Doesn't our life in America today seem a bit too much like a large-scale, life and death version of a reality TV show? We form alliances to protect ourselves from being marginalized (not unlike prison, by the way). We no longer strive to make our world a better place regardless of whether or not we think we will succeed. We strive to get power so that we might be able to effect change. The problem is that getting and keeping the power becomes an all-consuming goal. We begin to lose sight of our altruism, for fear it might cost us the power that we fought so hard to get so that we could be altruistic.

I can't stand reality TV. It fosters an already prevalent narcissism that exists in America today.

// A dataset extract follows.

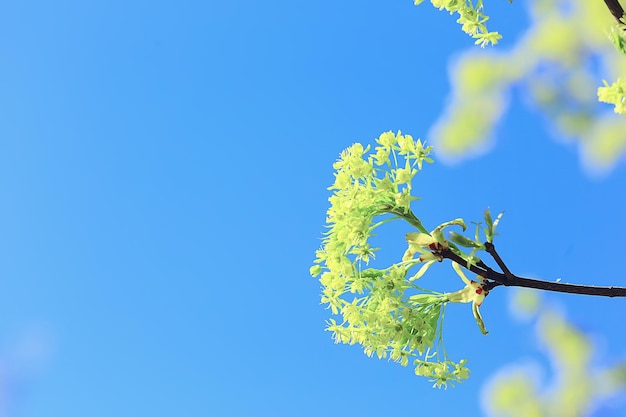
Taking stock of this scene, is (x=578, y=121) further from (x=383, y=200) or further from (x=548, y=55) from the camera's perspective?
(x=383, y=200)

But you know what I can't get enough of? (<---- ended in a preposition. Poor Ms. C******* must be turning over in her grave). I just love those survival stories. You know the ones I mean. The stories of people who overcame seemingly insurmountable odds just to stay alive. Usually the stories involve a loss of body part or another member of the party. There is no reason to believe that you will survive, but you just can't give up. There is something about your life that makes the suffering worthwhile.

Now, I truly understand the desire to nominate a candidate that we believe has the best chance to win the General Election. I feel the same sense of urgency to be sure that it's anybody but... But what if we all got back to selflessly trying to make the world a better place. Would we then easily recognize a standout option? I don't know, I'm just asking. When we have survived and ovecome what now seems insurmountable, politically speaking, how will we conduct ourselves? What lessons will we have taken away with us? What will our suffering have taught us? If history is any indication, not a hell of alot.

I am oversimplifying, I know. The candidate who, in my view, was clearly the best person for the job is largely responsible for the eight years of war and divisiveness we will have endured by the end of this regime. I still feel guilty for not voting for him. I would feel guilty if I had voted for him. Where is our Dark Horse?

I do ramble on. Just thinking out loud here. Somewhere out there, is an altruisic candidate with crossover appeal and courage ( I was gonna say balls, but I don't know that). Will the real Slim Shady please stand up.

Jesus, I wish I could write. Well, hopefully I'll get better. Thanks for plodding through.